[ИСХОДНЫЙ ТЕКСТ]:
+ + +

Перенесемся теперь в то время, которое непосредственно и вошло в историю под именем «Смутного». В разгар всеобщей «усобицы», безвластия и хаоса, 16 августа 1610 года, московский народ избрал на царство польского королевича Владислава… В считающемся самым достоверным рассказе очевидца об этом событии оно воссоздано так: «…все собрались… чтобы всеми сословиями держать совет, кого из знатных вельмож избрать новым Царем», но пришли к выводу: «…нет никого, кто мог бы похвалиться и сказать, что он выше и знатнее, чем кто-либо другой. Если мы сейчас выберем одного из них Царем земли нашей, другие тотчас же начнут его ненавидеть и тайно преследовать, ибо никому неохота кланяться и подчиняться себе равному, в чем мы сами наглядно убедились на примере Бориса Федоровича Годунова. Если бы его не считали недостойным… то нынешние несчастья и бедствия не постигли бы нашу землю. Поэтому мы полагаем, что разумнее будет избрать совсем чужого вельможу… Ему должны будут по справедливости покоряться и повиноваться…».[270]

Правда, после этого поляки повели себя в России, мягко говоря, неразумно, множа насилия и оскорбления присягнувших их королевичу русских, началось мощное народное сопротивление и в конце концов 21 февраля 1613 года царем был избран Михаил Романов.[271] Но сам смысл призвания к власти «чужака» предстает в событии 1610 года достаточно очевидно.

Далее, размышляя о времени Петра Великого, мы обычно сосредоточиваемся на свершениях последних двух десятилетий его правления; между тем он вступал на престол в ситуации, которую также с полным правом можно назвать «Смутным временем» — временем крайней междоусобицы, стрелецких, казачьих, раскольничьих, боярских мятежей и т. п. И есть все основания полагать, что предпринятое им поистине массовое «приглашение» иностранцев было вызвано, в конечном счете, именно этим.

Наконец, даже не столь уж грандиозный декабристский бунт, посеявший «смуту» в верхних слоях русского общества, привел к тому, что среди имен ближайших соратников Николая I господствовали такие имена, как Бенкендорф, Канкрин, Клейнмихель, Дубельт, Корф, Ливен, Нессельроде, Моллер, Адлерберг, Толь и т. п. Николай Павлович, кстати, сам давал именно такое объяснение засилью «немцев» в его правительстве.

+ + +

[ФРАГМЕНТ НАБОРА ДАННЫХ]:
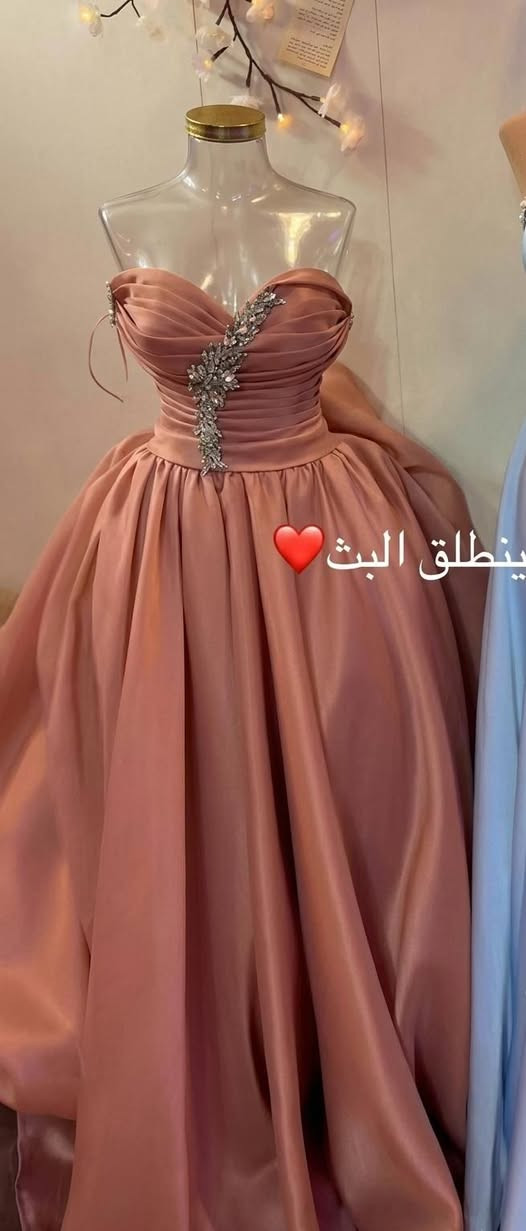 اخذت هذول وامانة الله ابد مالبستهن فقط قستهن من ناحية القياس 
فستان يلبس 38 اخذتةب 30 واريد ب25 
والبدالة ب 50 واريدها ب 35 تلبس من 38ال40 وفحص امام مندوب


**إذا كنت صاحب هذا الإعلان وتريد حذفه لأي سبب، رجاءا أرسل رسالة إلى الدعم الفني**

+ + +

[ЗАДАНИЯ К УПРАЖНЕНИЮ]:
- a) Как пересказать в двух предложениях отрывок о призвании иностранцев к власти?
- b) Продолжите отрывок о призвании иностранцев к власти после его последнего предложения.
Строки здесь никакой роли не играют.

[РЕЗУЛЬТАТЫ УПРАЖНЕНИЯ]:
- a) 16 августа 1610 года московский народ избрал на царство польского королевича Владислава: среди знатных вельмож никто не был выше других, и избрать совсем чужого казалось разумнее. Сходную картину автор видит и позже: в массовом приглашении иностранцев Петром Великим, вступившим на престол в пору мятежей, и в засилье «немцев» среди соратников Николая I после декабристского бунта.

- b)
Разумеется, все перечисленные выше исторические ситуации имели глубокое своеобразие и существенно различные последствия. Но определенная единая «закономерность» все же просматривается. Острое и как бы неразрешимое столкновение тех или иных сил внутри страны, внутри нации, — сил, каждая из которых отрицает право остальных на власть, — приводит к приглашению каких-либо «варягов» (если воспользоваться этим древним русским словом, вокруг которого идут нескончаемые споры). И в свете предложенного — конечно, предельно краткого — экскурса в историю громадная роль «чужаков» в эпоху смуты, начавшейся в 1917 году, предстает, полагаю, не как нечто противоестественное.

В заключение имеет смысл сказать, что обилие евреев в тогдашней власти в определенном отношении следует рассматривать с этой самой точки зрения. В западных областях России, где евреи жили издавна и даже составляли очень значительную или вообще преобладающую часть городского населения, их едва ли воспринимали как «иностранцев». Очень характерно, например, что в Новороссии евреи, разделявшие анархистскую программу, принимали самое активное участие в, казалось бы, чисто крестьянском движении махновцев (известно около десятка евреев, игравших в стане Махно руководящие роли);[272] между тем в близкой по своему духу к «махновщине» тамбовской «антоновщине» присутствие евреев едва ли можно обнаружить. И на большей части огромного российского пространства они представали в той или иной степени как «чужаки».

В этом, между прочим, своего рода нерв содержания романа, который в последние годы как бы забыт — романа (может быть, правильнее было бы определить его словом «повесть») Александра Фадеева «Разгром». В свое время это произведение чрезмерно превозносили, потом — столь же чрезмерно развенчивали. Я не собираюсь давать ему общую характеристику, но, как мне представляется, взаимоотношения главного героя «Разгрома» — Левинсона — и его отряда воссозданы писателем с замечательной точностью.

В самом начале, на первой же странице, есть емкий эпитет: «нездешние глаза Левинсона». Эти глаза «надоели» ординарцу командира — шахтеру Морозке: «Жулик, — подумал ординарец, обидчиво хлопая веками, и тут же привычно обобщил: — все жиды жулики».

Итак, с одной стороны — «романтически» окрашенные «нездешние глаза», а с другой — «жулик-жид». Автор «Разгрома» ни в коей мере не был склонен к неприязни к евреям, и в словах «привычно обобщил» ясно выражено, что дело идет, по убеждению писателя, о «предрассудке» непросвещенного сознания. Однако вскоре, в сцене встречи с местными крестьянами, Левинсон предстает в изображении писателя, в сущности, как «жулик»; он потребовал «принять резолюцию», согласно которой бойцы отряда должны будут «помогать» крестьянам в хозяйстве: «Левинсон сказал это так убедительно, будто сам верил, что хоть кто-нибудь станет помогать хозяевам.

— Да мы того не требуем, — крикнул кто-то из мужиков. Левинсон подумал: «Клюнуло»…»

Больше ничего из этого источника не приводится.